Detailed biography 1908-1940

"On journeys with my father through Spain, Morocco and the Canary Islands, the southern light and the colorfulness of the experiences were deeply impressed on me at that time, when I was 15 years old."
(Exhibition cat. Leverkusen 1966, o. p.)

On January 26, 1908 Rupprecht Geiger was born in Munich as the only child of the painter and graphic artist Willi Geiger. Various places of residence and numerous trips characterize his childhood and youth. Hoping to build up a new existence in Madrid, Willi Geiger goes to Spain for a year and a half with his wife and son. The family travels several times through the interior of the country - Toledo, Granada, Seville, Cordoba -, spends three months on Tenerife and three weeks in Tetuan.

Willi Geiger mit seinem Sohn Rupprecht, Florenz 1910
Willi Geiger with his son Rupprecht, Florence 1910; Photo: Geiger Archive, Munich

Rupprecht Geiger wrote diaries during this period, adding sketches, detailed pencil drawings and colorful watercolors: Interiors, cityscapes and landscapes flooded with light are the first painted testimonies that even then attest to his lifelong fascination with light and color.

His father is a role model for him from his childhood through his artistic activities: although Willi Geiger does not take on the role of a teacher who makes corrections in his son's drawings and watercolors, Rupprecht Geiger acquires extensive technical and art historical knowledge through his father's mediation. Painting thus forms his 'natural environment' from the very beginning.

In 1925 the family returns to Munich after the failure of the new business venture in Spain. After completing his schooling, Rupprecht Geiger began studying architecture, initially from 1926 to 1929 at the Munich School of Applied Arts in the architecture class of the neoclassicist Eduard Pfeiffer.

"I have always been interested in the austere simple form. In sketchbooks, cubic windowless buildings, white against a deep blue sky or sea, were the motifs. ... He [Eduard Pfeiffer] taught the simple, the not overloaded, in order to achieve the greatest effect. ... Today I know that I felt committed to these laws again after my departure from architecture to painting.
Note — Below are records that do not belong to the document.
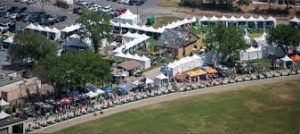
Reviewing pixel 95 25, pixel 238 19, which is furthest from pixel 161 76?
pixel 238 19

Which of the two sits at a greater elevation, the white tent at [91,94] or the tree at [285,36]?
the tree at [285,36]

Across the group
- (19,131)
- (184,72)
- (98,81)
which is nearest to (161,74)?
(184,72)

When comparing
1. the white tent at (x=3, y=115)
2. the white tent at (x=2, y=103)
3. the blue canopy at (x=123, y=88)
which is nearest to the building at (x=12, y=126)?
the white tent at (x=3, y=115)

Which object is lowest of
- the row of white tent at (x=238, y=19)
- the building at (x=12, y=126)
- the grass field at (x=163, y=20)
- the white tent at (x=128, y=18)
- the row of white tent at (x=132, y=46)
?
the building at (x=12, y=126)

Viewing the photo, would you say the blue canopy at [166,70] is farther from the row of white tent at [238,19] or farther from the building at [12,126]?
the row of white tent at [238,19]

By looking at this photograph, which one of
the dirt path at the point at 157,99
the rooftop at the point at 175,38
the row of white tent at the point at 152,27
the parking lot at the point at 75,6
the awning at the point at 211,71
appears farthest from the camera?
the parking lot at the point at 75,6

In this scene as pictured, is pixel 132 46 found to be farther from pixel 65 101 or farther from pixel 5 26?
pixel 65 101

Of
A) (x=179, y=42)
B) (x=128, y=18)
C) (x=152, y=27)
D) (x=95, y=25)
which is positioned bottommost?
→ (x=179, y=42)
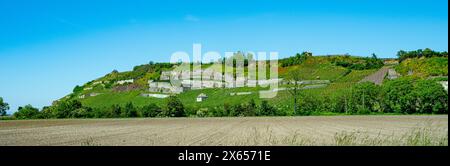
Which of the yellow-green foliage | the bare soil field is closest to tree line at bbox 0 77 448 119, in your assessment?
the yellow-green foliage

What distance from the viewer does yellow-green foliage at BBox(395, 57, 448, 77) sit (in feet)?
454

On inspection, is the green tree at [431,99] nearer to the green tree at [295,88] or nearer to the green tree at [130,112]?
the green tree at [295,88]

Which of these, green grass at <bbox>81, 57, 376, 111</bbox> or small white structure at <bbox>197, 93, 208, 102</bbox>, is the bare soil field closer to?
green grass at <bbox>81, 57, 376, 111</bbox>

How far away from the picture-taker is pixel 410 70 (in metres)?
154

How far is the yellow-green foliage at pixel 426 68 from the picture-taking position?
139 m

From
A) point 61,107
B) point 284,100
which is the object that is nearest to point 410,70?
point 284,100

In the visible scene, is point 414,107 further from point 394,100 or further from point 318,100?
point 318,100

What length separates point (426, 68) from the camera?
147 m

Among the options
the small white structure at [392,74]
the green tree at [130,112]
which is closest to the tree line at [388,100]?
A: the green tree at [130,112]

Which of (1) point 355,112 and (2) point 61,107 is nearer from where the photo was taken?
(1) point 355,112

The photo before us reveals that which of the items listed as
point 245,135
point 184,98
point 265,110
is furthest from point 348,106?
point 184,98

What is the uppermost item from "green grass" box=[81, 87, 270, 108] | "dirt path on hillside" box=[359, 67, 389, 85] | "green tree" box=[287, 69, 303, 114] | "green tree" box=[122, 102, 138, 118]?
"dirt path on hillside" box=[359, 67, 389, 85]
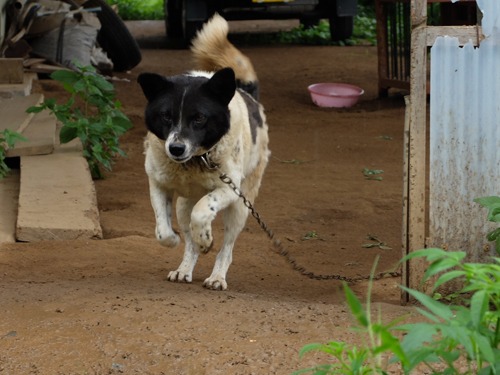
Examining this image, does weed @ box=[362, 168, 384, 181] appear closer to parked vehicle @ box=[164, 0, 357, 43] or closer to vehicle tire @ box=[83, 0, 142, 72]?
vehicle tire @ box=[83, 0, 142, 72]

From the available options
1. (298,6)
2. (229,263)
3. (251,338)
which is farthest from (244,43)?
(251,338)

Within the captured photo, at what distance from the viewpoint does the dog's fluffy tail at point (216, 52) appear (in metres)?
5.47

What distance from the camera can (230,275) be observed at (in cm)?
564

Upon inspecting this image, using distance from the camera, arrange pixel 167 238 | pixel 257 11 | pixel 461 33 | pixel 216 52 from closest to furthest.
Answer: pixel 461 33
pixel 167 238
pixel 216 52
pixel 257 11

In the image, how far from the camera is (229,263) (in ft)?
17.6

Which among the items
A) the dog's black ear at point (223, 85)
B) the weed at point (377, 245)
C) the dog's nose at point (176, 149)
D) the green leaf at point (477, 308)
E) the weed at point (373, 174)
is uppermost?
the dog's black ear at point (223, 85)

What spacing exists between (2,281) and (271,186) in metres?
3.42

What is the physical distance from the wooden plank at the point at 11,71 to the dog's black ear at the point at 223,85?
5300mm

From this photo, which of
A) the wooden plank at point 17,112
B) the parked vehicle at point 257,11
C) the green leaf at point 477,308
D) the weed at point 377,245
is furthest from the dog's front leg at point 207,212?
the parked vehicle at point 257,11

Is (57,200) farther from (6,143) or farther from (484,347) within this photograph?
(484,347)

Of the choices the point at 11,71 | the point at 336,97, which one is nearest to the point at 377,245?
the point at 11,71

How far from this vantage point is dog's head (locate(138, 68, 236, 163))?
4.68m

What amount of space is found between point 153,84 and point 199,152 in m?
0.41

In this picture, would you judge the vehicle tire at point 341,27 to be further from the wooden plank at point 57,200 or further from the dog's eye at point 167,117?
the dog's eye at point 167,117
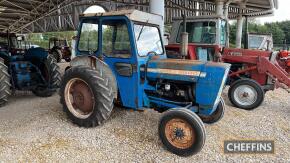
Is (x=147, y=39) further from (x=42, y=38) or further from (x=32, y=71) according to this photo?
(x=42, y=38)

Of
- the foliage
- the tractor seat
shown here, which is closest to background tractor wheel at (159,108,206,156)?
the tractor seat

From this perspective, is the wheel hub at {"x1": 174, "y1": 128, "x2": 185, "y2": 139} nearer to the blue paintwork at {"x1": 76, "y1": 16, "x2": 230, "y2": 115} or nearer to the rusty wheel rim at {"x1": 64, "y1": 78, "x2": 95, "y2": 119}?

I believe this is the explanation for the formal rigor of my paintings today."
(Exhibition cat. Leverkusen 1966, o. p.)

From his professor he learns the strict architectural formal language developed from Renaissance buildings and their laws of proportion. In addition to interior studies in the classroom, students undertake trips to Paris and Italy under Pfeiffer's guidance, where they make detailed sketches and architectural dimensional surveys of buildings. The Architectural drawings of an abandoned Tuscan Capuchin monastery near Trevi, which he made together with his friend Karl Hirschbold, bear witness to another striking color experience. Geiger had dyed the paper deep blue in imitation of Giotto's frescoes in Assisi Cathedral. Against this blue background, the reduced forms of ground plan, section, and elevation stand out in color, so that the sheets unite architectural and painterly aspects due to these color accents.

After Pfeiffer's sudden death, Geiger completes two years of a practical apprenticeship as a bricklayer, which was required for the architectural profession at the time. From 1933, Rupprecht Geiger deepens his studies with a two-year apprenticeship (building technology and statics) at the Munich State Building School.

After graduating, he worked as a freelance architect in various architectural offices, including the office of Munich architect Oswald Eduard Bieber, until he was called up in 1940. In 1937, he married the architecture student  Monika, the daughter of Oswald Bieber, with whom he has two sons, Lenz in 1938 and Florian in 1940.